Observations over the next few months and the various components of the one-step forecasting and updating recurrence relationships are given in belows:
import pandas as pd
Yt = [150, 136, 143, 154, 135, 148, 128, 149, 146]
m0 = 130
C0 = 400
V = 100
W = 5
df = pd.DataFrame(columns = ['Yt', 'mt', 'Ct', 'ft', 'Qt', 'At', 'et'])
time_index = 0
m_t = None
c_t = None
for Y in Yt:
if time_index == 0:
m_pt = m0
c_pt = C0
time_index += 1
else:
m_pt = m_t
c_pt = c_t
time_index += 1
f_t = m_pt
R_t = c_pt + W
Q_t = R_t + V
A_t = R_t/Q_t
e_t = Y-f_t
c_t = (A_t*V)
m_t = f_t + ((A_t*e_t))
df = df.append({'Yt': Y,
'mt': m_t,
'ft':f_t,
'Ct': c_t,
'Qt': Q_t,
'At': A_t,
'et': e_t
}, ignore_index=True)
df.round(1)## Yt mt Ct ft Qt At et
## 0 150.0 146.0 80.2 130.0 505.0 0.8 20.0
## 1 136.0 141.4 46.0 146.0 185.2 0.5 -10.0
## 2 143.0 142.0 33.8 141.4 151.0 0.3 1.6
## 3 154.0 145.3 27.9 142.0 138.8 0.3 12.0
## 4 135.0 142.8 24.8 145.3 132.9 0.2 -10.3
## 5 148.0 144.0 22.9 142.8 129.8 0.2 5.2
## 6 128.0 140.5 21.8 144.0 127.9 0.2 -16.0
## 7 149.0 142.3 21.2 140.5 126.8 0.2 8.5
## 8 146.0 143.1 20.7 142.3 126.2 0.2 3.7
Initially, at \(t = 0\), the company’s prior view of market demand is vitally important in making decisions about production and stocks. Subsequently, however, the value of this particular subjective prior diminishes rapidly as data is received.

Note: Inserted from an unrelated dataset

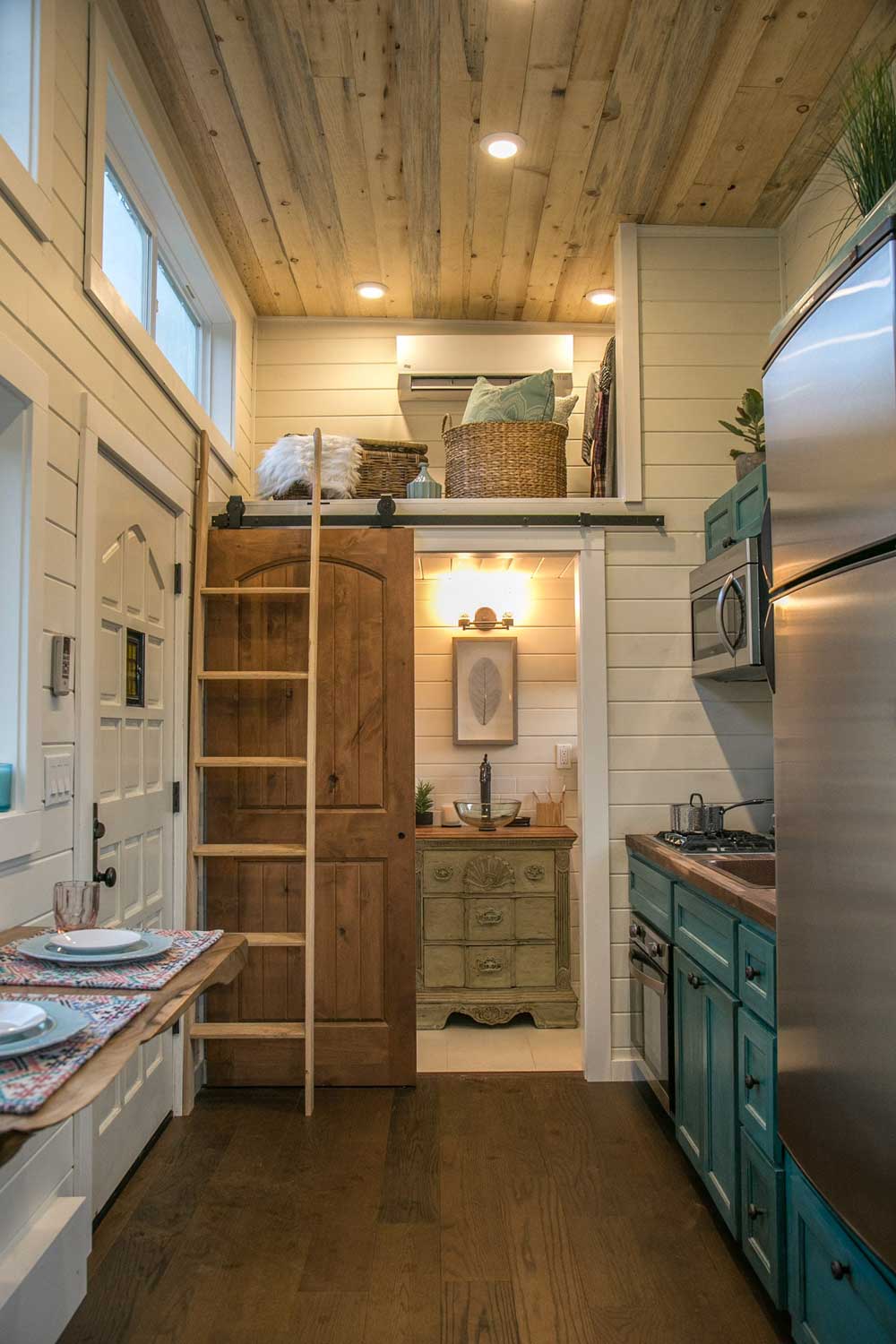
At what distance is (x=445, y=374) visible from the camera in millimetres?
4324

For example, the adaptive coefficient \(A_1\) takes the value \(0.8\), so that
\[ m_1 = m_0 + 0.8 e_1 = (4Y_1 + m_0) / 5\]

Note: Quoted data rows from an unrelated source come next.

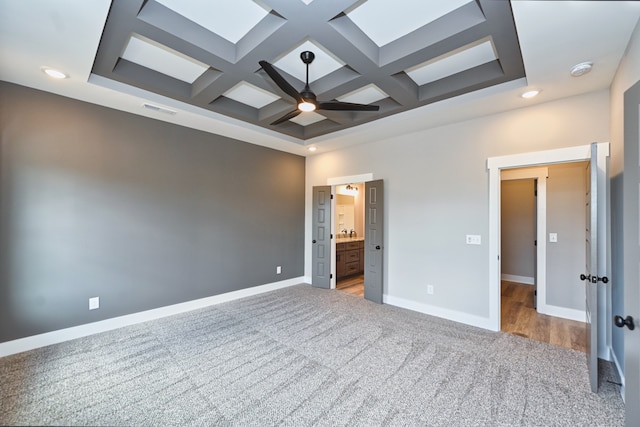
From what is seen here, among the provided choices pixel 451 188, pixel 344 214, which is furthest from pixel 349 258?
pixel 451 188

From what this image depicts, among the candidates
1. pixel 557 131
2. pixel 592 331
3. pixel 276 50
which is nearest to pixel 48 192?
pixel 276 50

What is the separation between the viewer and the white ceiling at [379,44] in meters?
1.71

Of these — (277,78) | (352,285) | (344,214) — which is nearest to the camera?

Thus, the January observation is given \(4\) times the weight of the prior mean \(m_0\) in calculating the posterior mean \(m_1\). At \(t = 2, A_2 = 0.46\) and \[m_2 = m_1 + 0.46 e_2 = 0.46 Y_2 + 0.43 Y_1 + 0.11 m_0\]
so that \(Y_2\) is also relatively highly weighted and \(m_0\) contributes only \(11\%\) of the weight of information incorporated in \(m_2\). As \(t\) increases, At appears to decay rapidly to a limiting value near \(0.2\). Finally, the coefficient of \(m_0\) in \(m_t\) is simply \((1 − A_t)(1 − A_{t−1}) \dots (1 − A_1)\), so that \(m_0\) contributes only \(1\%\) of the information used to calculate \(m_10\), and as \(t\). increases the relevance of this subjective prior decays to zero.